Entonces, cerramos las puertas cuando la gente toca. Erigimos muros que proclaman nuestra autosuficiencia. Les decimos a todos que queremos que nos dejen en paz. Pocos son lo suficientemente valientes como para seguir llamando a la puerta o llamando por encima del muro. Pueden sentirse cada vez más inadecuados para ministrarnos, temerosos de decir algo tonto o preocupados por cómo responderemos. Entonces se alejan, no queriendo ofender ni presumir, y nosotros nos apartamos de los medios de gracia que Dios ofrece en comunidad.
¿Cómo recibimos la gracia de la comunidad? Necesitamos dejar entrar a la gente. Más que eso, necesitamos invitar a la gente a entrar, ofreciéndoles gracia cuando se sienten incómodos e inseguros, esperando que no satisfagan todas nuestras necesidades y asumiendo que pueden malinterpretarnos. Hemos sido llamados a ser el cuerpo de Cristo, lo que significa que cada parte tiene su propio papel que desempeñar. No esperamos que una rodilla tenga la misma perspectiva o experiencias que un ojo, pero esperamos que todas las partes funcionen juntas. Nuestros hermanos y hermanas pueden no haber tenido las mismas experiencias que nosotros, pero confiamos en que Jesús nos ministrará ánimo a través de ellos de una manera única y significativa.
Comodidad para cualquier aflicción
Sabemos que solo Dios provee para nuestras necesidades y nos comprende perfectamente. Él camina con nosotros a través del valle más oscuro ( Salmo 23:4 ), ve todas nuestras sacudidas y lágrimas ( Salmo 56:8 ) y sabe todo lo que pensamos y decimos ( Salmo 139:1–4 ). Podemos confiar en él a medida que avanzamos hacia la comunidad a la que nos ha llamado.
Ciertamente, aquellos que han pasado por pérdidas similares a las nuestras pueden tener una visión y experiencia únicas y reconfortantes para compartir, pero otros creyentes también pueden ministrarnos. Aquellos que han sido consolados por Dios en su aflicción pueden consolar a otros creyentes en “ cualquier aflicción” con el consuelo que han recibido de Dios ( 2 Corintios 1:3–4 ). Cualquier aflicción implica que si alguna vez hemos recibido el consuelo de Dios en el sufrimiento, podemos usar esa experiencia para consolar a otros, ya que Dios es la fuente del verdadero consuelo. El Señor da sabiduría a quienes la piden ( Santiago 1:5 ), a menudo en el momento ( Mateo 10:19 ).), por lo que incluso aquellos sin una experiencia compartida de pérdida pueden hablar palabras dadas por el Espíritu. Y estas palabras moldeadas por el Espíritu llevan el consuelo más profundo y duradero de todos.

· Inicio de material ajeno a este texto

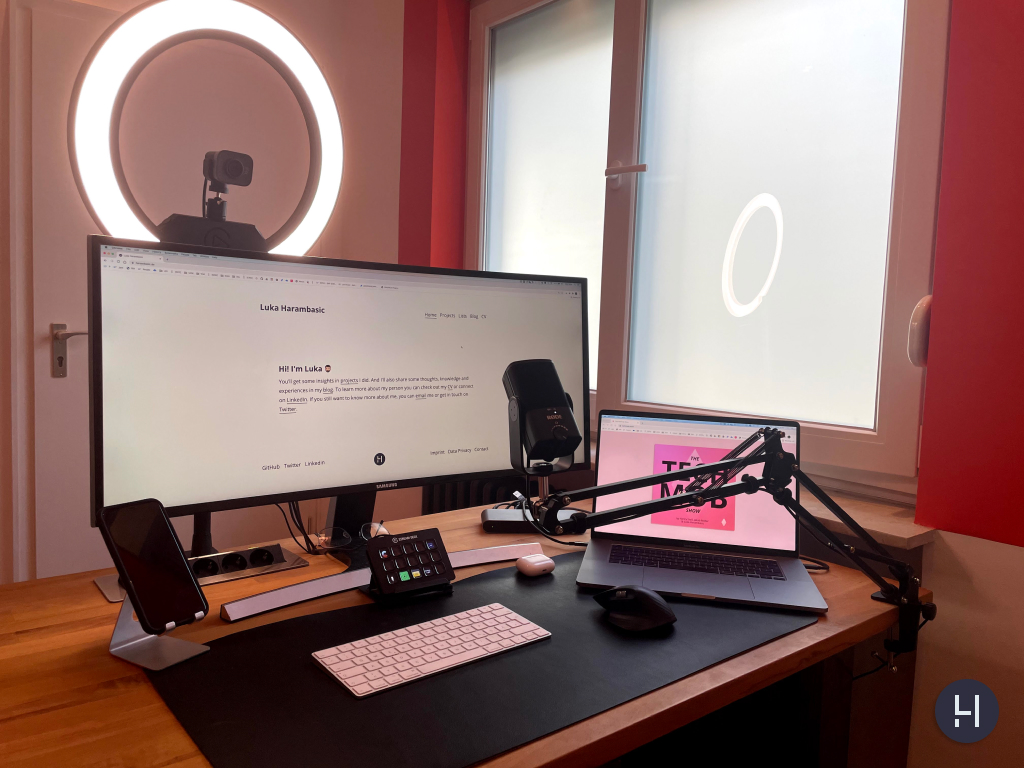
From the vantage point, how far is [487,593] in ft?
3.25

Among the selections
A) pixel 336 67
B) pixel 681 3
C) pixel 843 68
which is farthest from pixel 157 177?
pixel 843 68

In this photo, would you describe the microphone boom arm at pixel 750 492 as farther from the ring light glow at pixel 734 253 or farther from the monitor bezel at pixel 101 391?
the ring light glow at pixel 734 253

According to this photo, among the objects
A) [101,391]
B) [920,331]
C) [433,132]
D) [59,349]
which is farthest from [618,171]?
[59,349]

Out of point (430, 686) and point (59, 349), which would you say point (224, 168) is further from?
point (59, 349)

En el sufrimiento, tendemos a retraernos y aislarnos para protegernos de más dolor. Satanás se aprovecha de ese instinto, convenciéndonos de que no necesitamos a nadie más, y que otros solo aumentarán nuestro dolor, en lugar de aliviarlo. Él quiere que nos sintamos solos y farisaicos en nuestro dolor. Sin embargo, a medida que nos apoyamos en Dios y su pueblo, el Señor puede transformarnos en siervos humildes, santificados y moldeados por nuestro sufrimiento.